-- start Passage --

Trochodendron drachukii Temporal range: Ypresian 49.5 Ma PreꞒ Ꞓ O S D C P T J K Pg N ↓

Scientific classification
- Kingdom: Plantae
- Clade: Tracheophytes
- Clade: Angiosperms
- Clade: Eudicots
- Order: Trochodendrales
- Family: Trochodendraceae
- Genus: Trochodendron
- Species: †T. drachukii
- Binomial name: †Trochodendron drachukii Pigg, Dillhoff, DeVore & Wehr, 2007

= Trochodendron drachukii =

- Authority: Pigg, Dillhoff, DeVore & Wehr, 2007

Extinct species of flowering plant

Trochodendron drachukii is an extinct species of flowering plants in the family Trochodendraceae known from a fossil fruiting structure found in the early Ypresian age Eocene fossils found in British Columbia, Canada. T. drachukii is one of the oldest members of the genus Trochodendron, which includes the living species T. aralioides, native to Japan, southern Korea and Taiwan and the coeval extinct species T. nastae from Washington state, United States.

-- end Passage --

Given exercise 1 — According to the passage on Trochodendron drachukii above, where is the living species T. aralioides native?
Given exercise 2 — Please continue the passage on Trochodendron drachukii from where it stops.

-- start Collected material --

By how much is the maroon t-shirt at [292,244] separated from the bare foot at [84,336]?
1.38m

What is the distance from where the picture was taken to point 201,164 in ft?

-- end Collected material --

Expected answer 1 — Japan, southern Korea and Taiwan.

Expected answer 2 —
==History and classification==
Description of the new species by Dr. Kathleen Pigg, Richard Dillhoff, Melanie DeVore and Wesley Wehr was based on the study of a single complete fruiting structure specimen. The holotype fossil, number "UWBM 97819", being housed in the Burke Museum of Natural History and Culture, Seattle, Washington. They published their 2007 type description of the species in the International Journal of Plant Sciences volume number 168 and named the species drachukii in honor of Robert Drachuck in recognition for his finding and donation of the type specimen for study. The holotype was recovered from the Ypresian age Tranquille Formation outcropping at the McAbee Fossil Beds near Cache Creek, BC, which is designated the type locality.

Trochodendron drachukii is one of five trochodendraceous species that have been described from the Eocene Okanagan Highlands. Broadly circumscribed, four other species have been identified in the highlands Paraconcavistylon wehrii, Pentacentron sternhartae, Tetracentron hopkinsii and Trochodendron nastae. Manchester et al 2018 noted that Tr. drachukii are likely the fruits of Tr. nastae, while Pe. sternhartae are likely the fruits of Te. hopkinsii. If fossils of the fruits and foliage in attachment are found, that would bring the species count down to three whole plant taxa.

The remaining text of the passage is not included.